Aşağıdaki Kıbrıs gazileriyle ilgili metni, son cümlesinden sonrasını yazarak sürdürün.

◆ Kaynak metin
┌──
Kendisi de Kıbrıs gazisi olan Hüseyin Mahmutoğlu, Kastamonu’nun Kıbrıs savaşında verdiği şehit ve gazi sayıları hakkında ise “Ben Kıbrıs gazisiyim. 1974’te Kıbrıs savaşına katılan Kastamonu’nun ilçeleri dahil 500 muharip gazimiz var. Bunların çoğu büyük şehirlerde yaşıyor. İlçeler dahil 200-250 muharip gazimiz var. 60-70’i merkezde yaşıyor. Kıbrıs savaşında Kastamonulu 8 şehidimiz var. Kıbrıs savaşı sanki küçük savaş gibi diyorlar ama 498 Türk askeri şehit düştü. Benim birçok arkadaşım şehit düştü. Tabi güneydoğuda da terörle mücadeleden kaynaklı Kastamonulu birçok şehidimiz var” dedi.
└──
◆ İncelenecek veriler
┌──
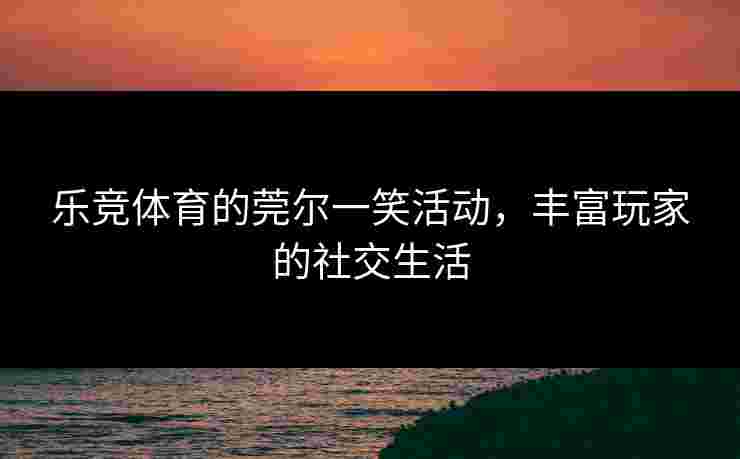 乐竞体育的莞尔一笑活动，丰富玩家的社交生活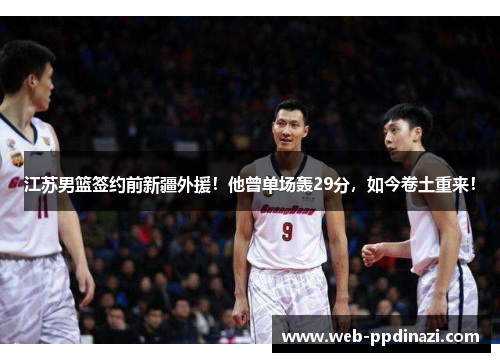 江苏男篮签约前新疆外援！他曾单场轰29分，如今卷土重来！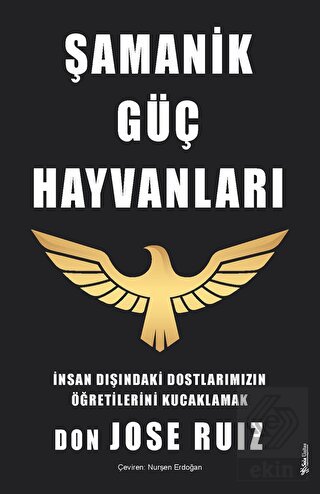 Şamanik Güç Hayvanları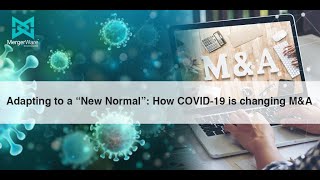 Adapting to a “New Normal”: How COVID-19 is changing M&A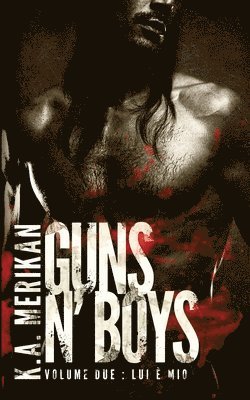 Guns n' Boys: Lui è Mio (Volume 2) (gay romance, erotico) 1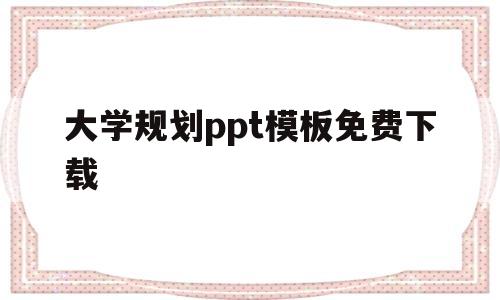 大学规划ppt模板免费下载(大学规划ppt模板免费下载百度网盘)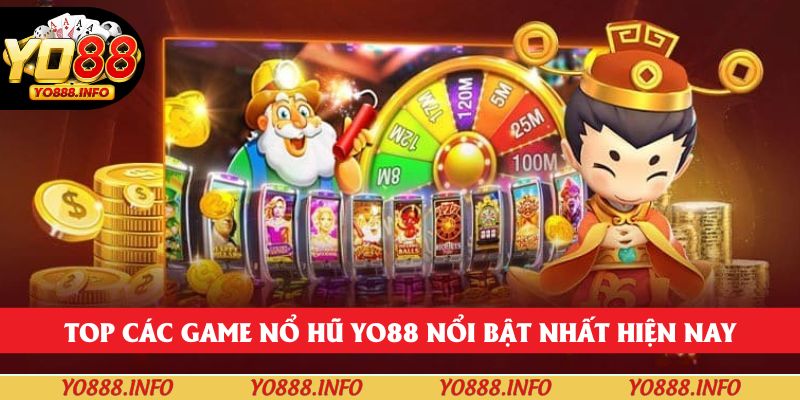 Top các game nổ hũ yo88 nổi bật nhất hiện nay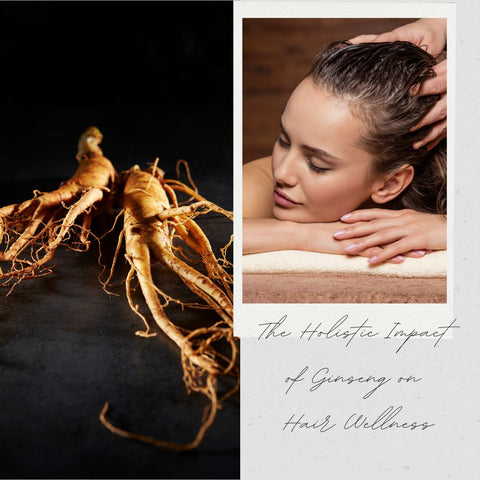 The Holistic Impact of Ginseng on Hair Wellness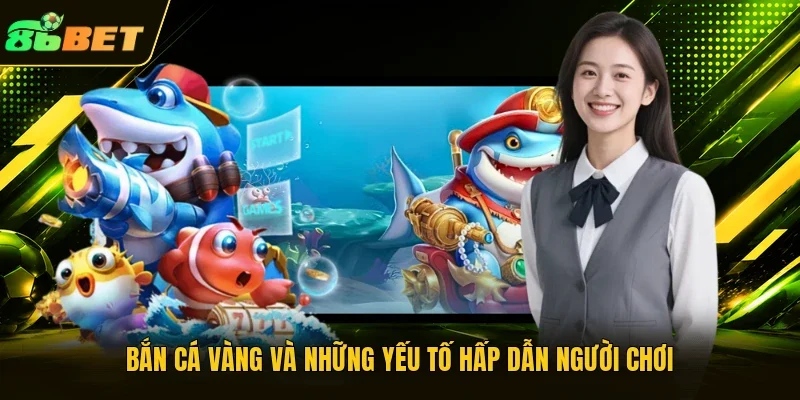 Bắn cá vàng và những yếu tố hấp dẫn người chơi 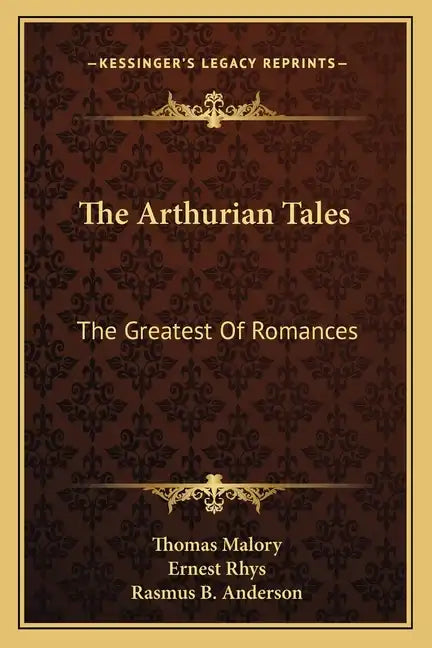 The Arthurian Tales: The Greatest of Romances - Paperback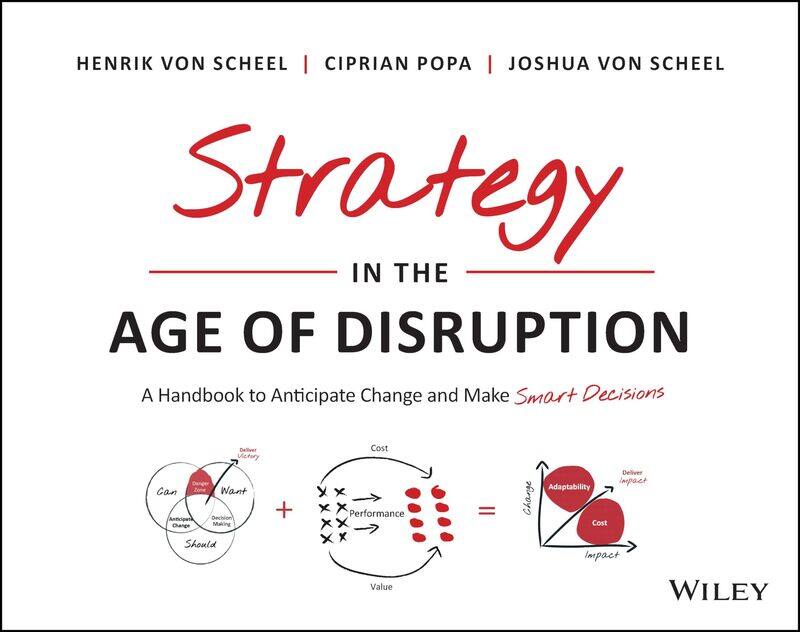 

Strategy in the Age of Disruption: A Handbook to Anticipate Change and Make Smart Decisions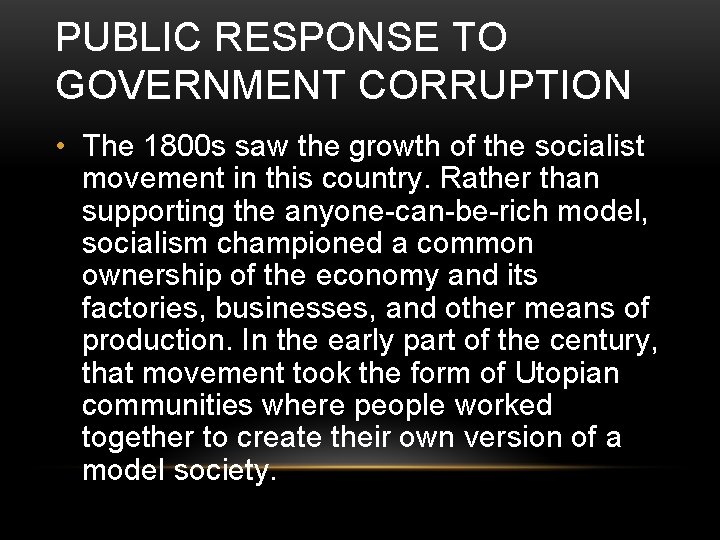 PUBLIC RESPONSE TO GOVERNMENT CORRUPTION • The 1800 s saw the growth of the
└──
◆ Alıştırmanın sonucu
Bulundukları binada iki derneğin yer aldığını söyleyen Hüseyin Mahmutoğlu, “Birisi benim bulunduğum dernek Muharip Gaziler Derneği. Bir de Harp Malulü Gaziler Şehit Dul ve Yetimleri Derneği var. Binanın girişindeki fotoğraflarda güneydoğuda terörle mücadele eden şehitlerimiz var, uzvunu kaybetmiş gazilerimiz var. Bu da Kastamonu’da az sayılacak bir şey değil. Kesin sayı vermeyeyim ama Güneydoğu’da 1984’ten bu tarafa çeşitli nedenlerle, terörle mücadelede, başka şeylerde 150’ye yakın şehidimiz var. Bu kadar da malul gazimiz var. Bir uzvunu kaybetmiş, yaralanmış, raporla tespit edilmiş gazimiz var” dedi.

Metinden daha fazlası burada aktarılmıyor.